Abnormal Hand Movements
It’s time for another physical diagnosis discussion. Four weeks ago we talked about abnormal gait. Today let’s discuss abnormal movements of the hands, and let’s limit the discussion to tremor. There are other abnormal movements of the hands, but most of them will occur in people with severe neurological or metabolic disorders, and not in people who are out in public, committing crimes, or solving crimes, i.e. characters in your stories. There are also tics, habits, and “unusual” movements of the hands which are under voluntary control, and are therefore “normal.”
Hopefully this discussion will be of value with description, and being specific.
So, let’s get started. What is tremor? The medical definition is “rhythmic involuntary movements.” Note that it can involve other parts of the body besides the hands.
In practice, when a physician sees someone with “the shakes,” the first thing he/she will do is to differentiate between Parkinsonian tremor and Benign Familial Tremor. They are two different neurological disorders, with far different prognoses and treatment.
The Parkinsonian tremor has a regular rhythm of four to six cycles per second. It is best seen when the patient is moderately relaxed, and disappears during sleep and complete relaxation. It also decreases with voluntary movement. It has been called a “rest tremor.” It can affect the hands, the feet, and the mouth. It is most commonly seen in the hand, where the thumb beats rhythmically against the flexed fingers, thus called a “pill rolling tremor.”
The onset of the tremor is often asymmetric, affecting one limb more that the other. Other clues that this is Parkinson’s disease include slow movement, shuffling while walking, flat facial expression, and rigidity to flexion and extension of the affected limb. Parkinson’s disease is also associated with dementia.
Benign Familial Tremor (now coded as “essential tremor”)
I prefer the old name, because it is more descriptive of the cause and the prognosis. This is a very common condition, affecting about four percent of the population. It is often mild and goes undiagnosed. And there is often a family history of the same tremor.
The tremor is described as affecting the fingers, particularly in the outstretched hand. It can also cause rhythmic oscillations of the head (titubation, or “head bob”). The tremor is fine, rapid, and accentuated by activity or emotional stress.
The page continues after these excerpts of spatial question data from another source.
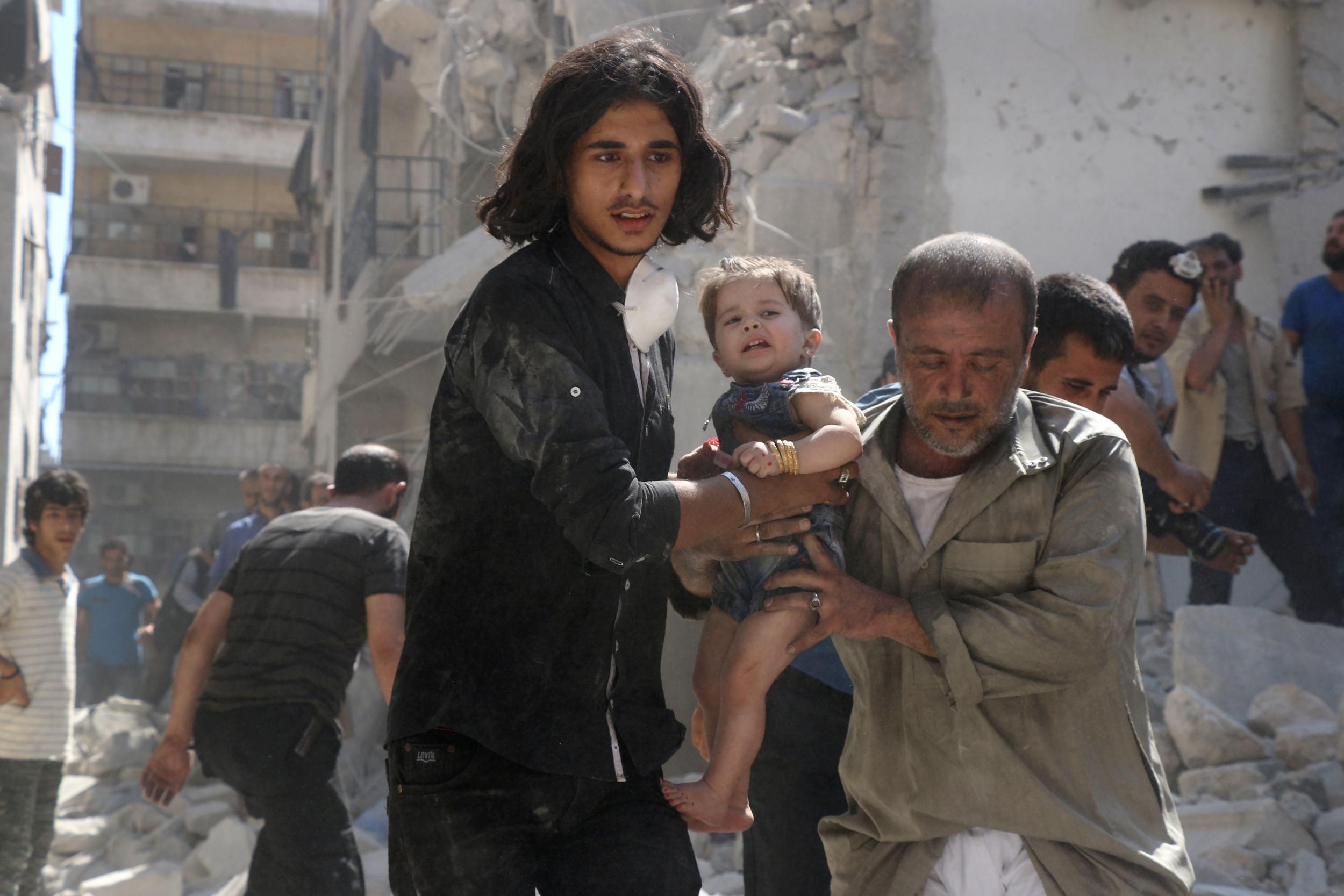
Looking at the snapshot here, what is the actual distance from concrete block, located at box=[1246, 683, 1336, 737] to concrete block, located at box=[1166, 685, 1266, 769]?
0.34 feet

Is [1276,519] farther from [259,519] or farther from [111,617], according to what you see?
[111,617]

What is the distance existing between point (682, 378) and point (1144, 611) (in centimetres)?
277

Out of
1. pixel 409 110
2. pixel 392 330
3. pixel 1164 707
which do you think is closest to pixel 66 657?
pixel 1164 707

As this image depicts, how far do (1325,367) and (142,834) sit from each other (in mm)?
6727

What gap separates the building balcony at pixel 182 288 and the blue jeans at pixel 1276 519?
92.5ft

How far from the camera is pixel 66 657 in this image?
18.3 feet

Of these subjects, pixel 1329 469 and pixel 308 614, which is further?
pixel 1329 469

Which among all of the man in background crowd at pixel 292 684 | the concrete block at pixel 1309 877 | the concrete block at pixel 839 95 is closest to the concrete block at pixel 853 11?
the concrete block at pixel 839 95

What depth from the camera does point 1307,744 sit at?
5.16 m

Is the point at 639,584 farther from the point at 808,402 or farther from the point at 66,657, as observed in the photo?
the point at 66,657

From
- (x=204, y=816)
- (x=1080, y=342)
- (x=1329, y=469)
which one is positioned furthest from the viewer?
(x=204, y=816)

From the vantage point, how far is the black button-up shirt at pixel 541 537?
2.14m

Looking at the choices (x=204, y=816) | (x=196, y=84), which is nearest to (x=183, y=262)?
(x=196, y=84)

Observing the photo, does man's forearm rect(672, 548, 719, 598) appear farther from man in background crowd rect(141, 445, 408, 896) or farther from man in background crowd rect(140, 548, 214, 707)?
man in background crowd rect(140, 548, 214, 707)
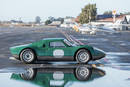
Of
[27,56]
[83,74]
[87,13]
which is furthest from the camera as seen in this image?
[87,13]

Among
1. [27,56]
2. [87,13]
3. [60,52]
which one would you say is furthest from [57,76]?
[87,13]

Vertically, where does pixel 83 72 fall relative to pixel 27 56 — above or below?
below

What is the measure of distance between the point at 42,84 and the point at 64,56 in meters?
4.72

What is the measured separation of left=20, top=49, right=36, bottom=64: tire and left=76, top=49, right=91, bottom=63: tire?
1.89 metres

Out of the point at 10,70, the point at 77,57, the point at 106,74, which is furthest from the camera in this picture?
the point at 77,57

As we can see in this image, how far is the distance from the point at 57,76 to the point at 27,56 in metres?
3.69

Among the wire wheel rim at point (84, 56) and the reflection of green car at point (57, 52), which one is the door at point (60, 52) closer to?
the reflection of green car at point (57, 52)

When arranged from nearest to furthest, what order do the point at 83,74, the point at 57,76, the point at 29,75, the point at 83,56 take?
the point at 57,76
the point at 29,75
the point at 83,74
the point at 83,56

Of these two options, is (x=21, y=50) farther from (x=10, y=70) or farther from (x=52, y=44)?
(x=10, y=70)

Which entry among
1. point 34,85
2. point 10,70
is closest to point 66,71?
point 10,70

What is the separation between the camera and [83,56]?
473 inches

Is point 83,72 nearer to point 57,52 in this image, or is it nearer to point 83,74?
point 83,74

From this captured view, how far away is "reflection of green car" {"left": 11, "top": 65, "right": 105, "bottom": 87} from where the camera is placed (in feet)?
25.4

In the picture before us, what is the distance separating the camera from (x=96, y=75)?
899 cm
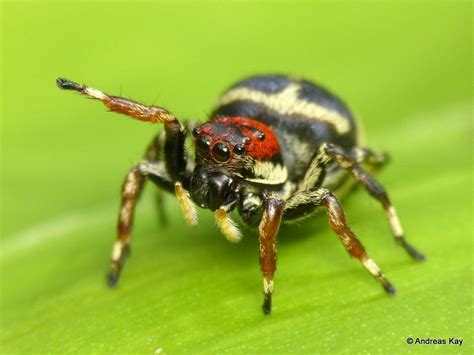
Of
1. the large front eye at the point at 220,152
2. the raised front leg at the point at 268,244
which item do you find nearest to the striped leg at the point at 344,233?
the raised front leg at the point at 268,244

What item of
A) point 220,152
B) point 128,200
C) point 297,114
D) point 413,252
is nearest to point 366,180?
point 413,252

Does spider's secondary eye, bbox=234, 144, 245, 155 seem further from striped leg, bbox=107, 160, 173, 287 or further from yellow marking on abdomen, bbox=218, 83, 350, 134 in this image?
yellow marking on abdomen, bbox=218, 83, 350, 134

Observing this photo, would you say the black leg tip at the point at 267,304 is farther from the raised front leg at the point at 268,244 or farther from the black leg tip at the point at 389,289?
the black leg tip at the point at 389,289

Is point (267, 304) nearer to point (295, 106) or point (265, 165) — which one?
point (265, 165)

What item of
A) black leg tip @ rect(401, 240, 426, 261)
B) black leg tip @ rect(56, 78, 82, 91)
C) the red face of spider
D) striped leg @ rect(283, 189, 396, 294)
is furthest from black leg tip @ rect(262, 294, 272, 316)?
black leg tip @ rect(56, 78, 82, 91)

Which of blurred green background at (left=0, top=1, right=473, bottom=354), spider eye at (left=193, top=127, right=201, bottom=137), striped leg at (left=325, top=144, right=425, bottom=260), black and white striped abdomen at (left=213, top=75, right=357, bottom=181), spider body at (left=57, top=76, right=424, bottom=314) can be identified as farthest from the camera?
black and white striped abdomen at (left=213, top=75, right=357, bottom=181)

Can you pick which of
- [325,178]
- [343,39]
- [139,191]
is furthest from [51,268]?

I like to call it a “vibratory” tremor. And, because it is worse with activity or trying to suppress it, it is also described as an “intentional” tremor. It is not associated with dementia. And, unlike Parkinson’s Disease, it may not progress.
Other common conditions that may be associated with a similar tremor, and may actually be uncovered, otherwise asymptomatic, Benign Familial Tremor, are the following:
- Excessive thyroid – either hyperthyroidism or excessive thyroid replacement
- Excessive caffeine intake – we’ve all seen that one
- Sleep deprivation
- Decongestant use such as pseudoephedrine (Sudafed)
- Use of stimulant drugs – either for attention deficit or illicit drug use
- And any combination of the above
So, now you are prepared to describe in detail the tremor of that suspect sitting across the interrogation table from you. If you get a chance, grab his wrist and see how smoothly his arm flexes and extends at the elbow. Make him reach for something and see if the tremor ceases or is accentuated. And if his tremor is bizarre, get a neurological consultation. If that doesn’t yield a diagnosis, call a psychiatrist.
Okay, it’s your turn: What memorable characters with a tremor have you read about in a novel, or seen in a movie? What characters have you created with a tremor? Or, if you prefer, what would be an ideal situation to display a character with tremor? And, hopefully, it’s not your hero trying to aim his gun.